Но впереди всего на свете у Родиона шел прыжок. Не отделение от самолета – тоже, если так говорить, момент, – а те ослепительные секунды, что промелькивали за ним. Подготовка была потому и приятна в самых малых пустяках, что за ней наступало невыразимое. Он даже думал иногда, что, кроме него, никто на всей земле не выделяет так эти секунды, и дорожил своим чувством, никому не болтал о нем, чтоб ребята не назвали его психом.
Гуцких давно сбросил пристрелочный парашют, сделал расчет прыжка. Санька тоже был готов. В отличие от Гуляева, который перед высадкой весь уходил в себя, Бирюзов часто и беспричинно заглядывал в окно, то и дело прилаживался к красному вытяжному кольцу, хотя губы легкомысленно держал трубочкой, будто ему сам черт не брат.
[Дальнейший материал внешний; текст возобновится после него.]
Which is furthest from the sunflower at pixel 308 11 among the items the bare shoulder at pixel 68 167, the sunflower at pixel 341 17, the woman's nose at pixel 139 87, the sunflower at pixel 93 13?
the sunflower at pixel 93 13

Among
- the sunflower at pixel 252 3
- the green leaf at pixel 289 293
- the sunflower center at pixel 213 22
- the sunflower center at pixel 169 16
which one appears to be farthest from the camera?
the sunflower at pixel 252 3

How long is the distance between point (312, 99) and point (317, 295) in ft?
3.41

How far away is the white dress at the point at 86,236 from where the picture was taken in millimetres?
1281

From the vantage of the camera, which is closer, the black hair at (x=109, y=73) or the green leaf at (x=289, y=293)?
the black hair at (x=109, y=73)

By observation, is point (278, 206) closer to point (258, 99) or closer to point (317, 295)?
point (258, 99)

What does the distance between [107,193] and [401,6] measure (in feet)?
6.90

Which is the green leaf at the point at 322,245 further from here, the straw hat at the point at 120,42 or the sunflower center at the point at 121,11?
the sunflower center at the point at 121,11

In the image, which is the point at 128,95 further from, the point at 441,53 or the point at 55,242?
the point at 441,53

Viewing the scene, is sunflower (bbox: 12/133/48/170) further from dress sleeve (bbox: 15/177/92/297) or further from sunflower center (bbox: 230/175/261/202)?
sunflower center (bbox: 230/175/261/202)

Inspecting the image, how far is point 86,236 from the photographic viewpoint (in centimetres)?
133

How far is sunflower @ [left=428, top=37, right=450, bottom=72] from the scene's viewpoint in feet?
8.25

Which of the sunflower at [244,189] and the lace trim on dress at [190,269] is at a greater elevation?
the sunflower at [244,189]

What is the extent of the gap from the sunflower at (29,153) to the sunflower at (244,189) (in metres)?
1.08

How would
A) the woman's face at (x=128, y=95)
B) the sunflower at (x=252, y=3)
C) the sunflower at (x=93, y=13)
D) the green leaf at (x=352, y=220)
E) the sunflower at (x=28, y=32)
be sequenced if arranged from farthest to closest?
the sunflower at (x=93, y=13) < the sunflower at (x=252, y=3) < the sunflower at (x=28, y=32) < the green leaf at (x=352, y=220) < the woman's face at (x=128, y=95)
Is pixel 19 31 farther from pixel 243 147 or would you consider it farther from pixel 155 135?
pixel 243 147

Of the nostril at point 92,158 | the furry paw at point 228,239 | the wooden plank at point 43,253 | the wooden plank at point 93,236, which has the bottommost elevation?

– Ну, я пошел! – крикнул Родион.
С «Яка», хоть и специально приспособленного, прыгать хуже, чем с «антона». В том просторно, даже парашюты можно спокойно надевать, а тут надо запрягаться еще на аэродроме – тесно в кабине, как в гробу. Вот Платоныч подвинул сиденье к приборной доске и открыл дверцу. Родион натянул кожаные перчатки, подмигнул Бирюзову, кое-как протиснулся мимо летнаба. Цепляясь руками за дужку сиденья и дверную скобу, выбрался и косо повис на подножке. Сердце тяжко ворохнулось, будто кровь загустела вдруг, и парашюты потяжелели. Ветром рвануло, как крючьями. Он отворачивал лицо к хвосту, мертво сжимая руками скобу на подкосе крыла. Ну?